• [Task objective]: Render the entries below as a numbered list, omitting any that are blank. Include only the caption text and leave the pictures out.

____________

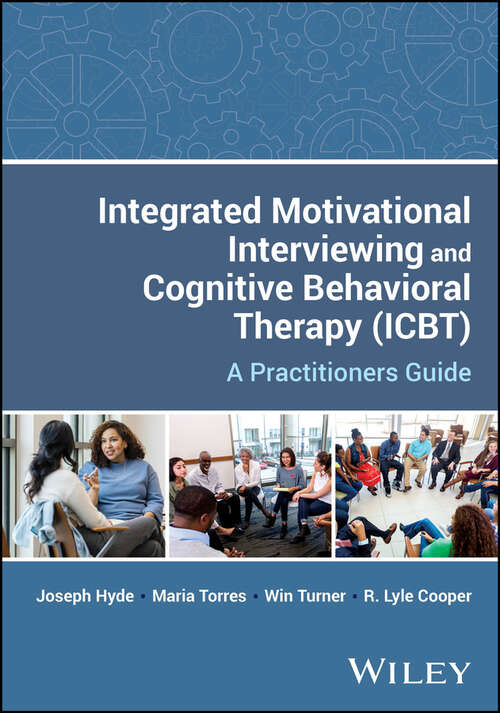 Book cover of Integrated Motivational Interviewing and Cognitive Behavioral Therapy (ICBT): A Practitioners Guide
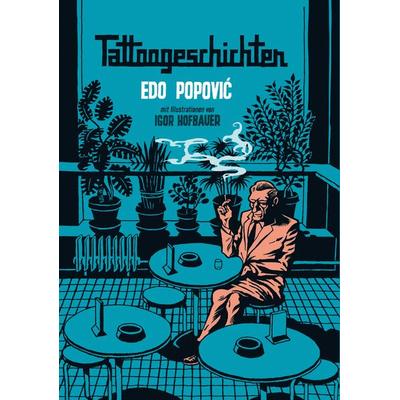 Tattoogeschichten, Taschenbuch von Edo Popović, Verlag Voland & Quist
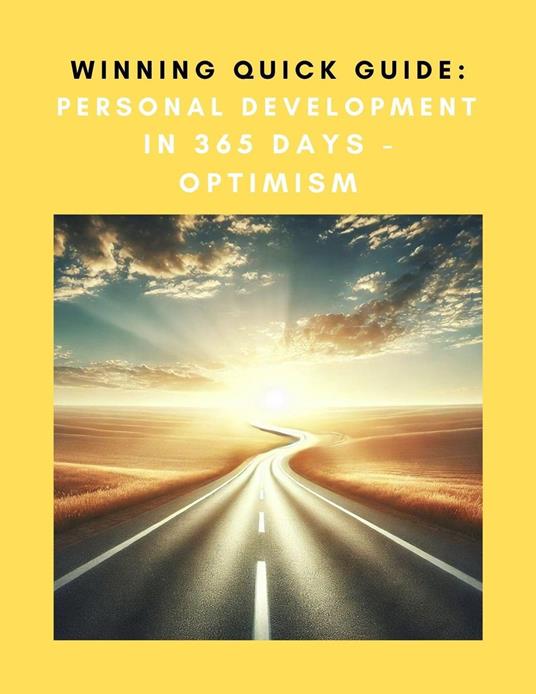 Winning Quick Guide: Personal Development in 365 Days – Optimism
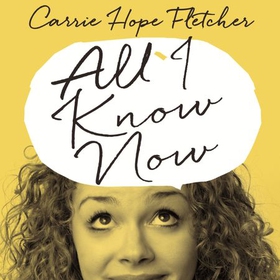 All I Know Now - Wonderings and Reflections on Growing Up Gracefully (lydbok) av Carrie Hope Fletcher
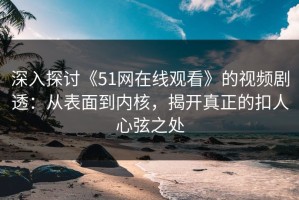 深入探讨《51网在线观看》的视频剧透：从表面到内核，揭开真正的扣人心弦之处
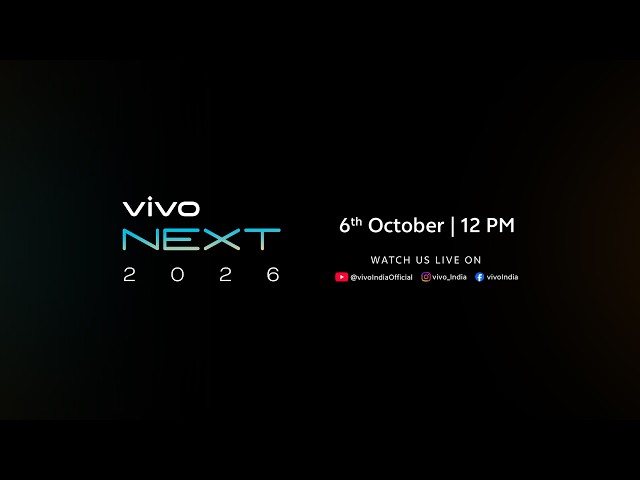 vivo Next 2026 Launch Event | 6th October 12pm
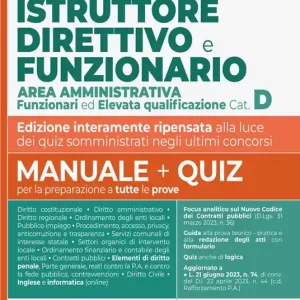 Istruttore direttivo e funzionario area amministrativa. Enti locali, categoria D. Manuale completo + quiz per la preparazione al concorso. Nuova ediz. Solo Oggi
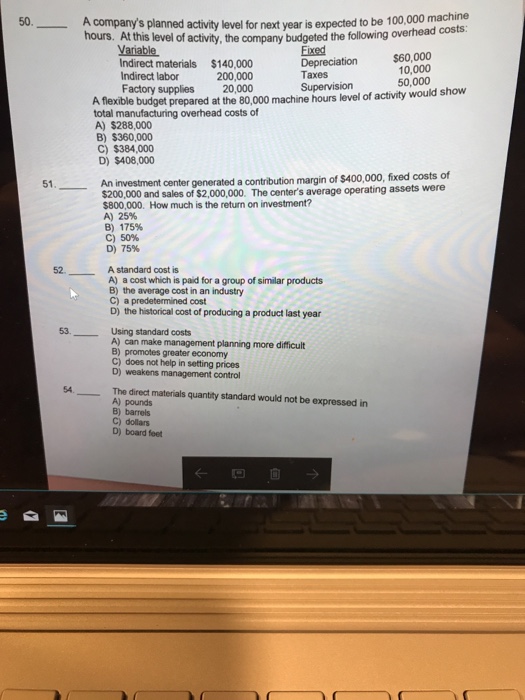 Answer quest 50-54 please A company's planned activity level for next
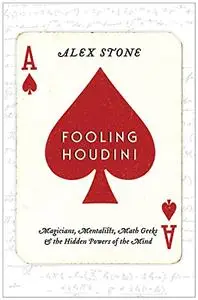 Fooling Houdini: Magicians, Mentalists, Math Geeks, and the Hidden Powers of the Mind (Repost)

____________

• [Expected answer]:
1.  Book cover of Integrated Motivational Interviewing and Cognitive Behavioral Therapy (ICBT): A Practitioners Guide
2.  Tattoogeschichten, Taschenbuch von Edo Popović, Verlag Voland & Quist
3.  Winning Quick Guide: Personal Development in 365 Days – Optimism
4.  All I Know Now - Wonderings and Reflections on Growing Up Gracefully (lydbok) av Carrie Hope Fletcher
5.  深入探讨《51网在线观看》的视频剧透：从表面到内核，揭开真正的扣人心弦之处
6.  vivo Next 2026 Launch Event | 6th October 12pm
7.  Istruttore direttivo e funzionario area amministrativa. Enti locali, categoria D. Manuale completo + quiz per la preparazione al concorso. Nuova ediz. Solo Oggi
8.  Answer quest 50-54 please A company's planned activity level for next
9.  Fooling Houdini: Magicians, Mentalists, Math Geeks, and the Hidden Powers of the Mind (Repost)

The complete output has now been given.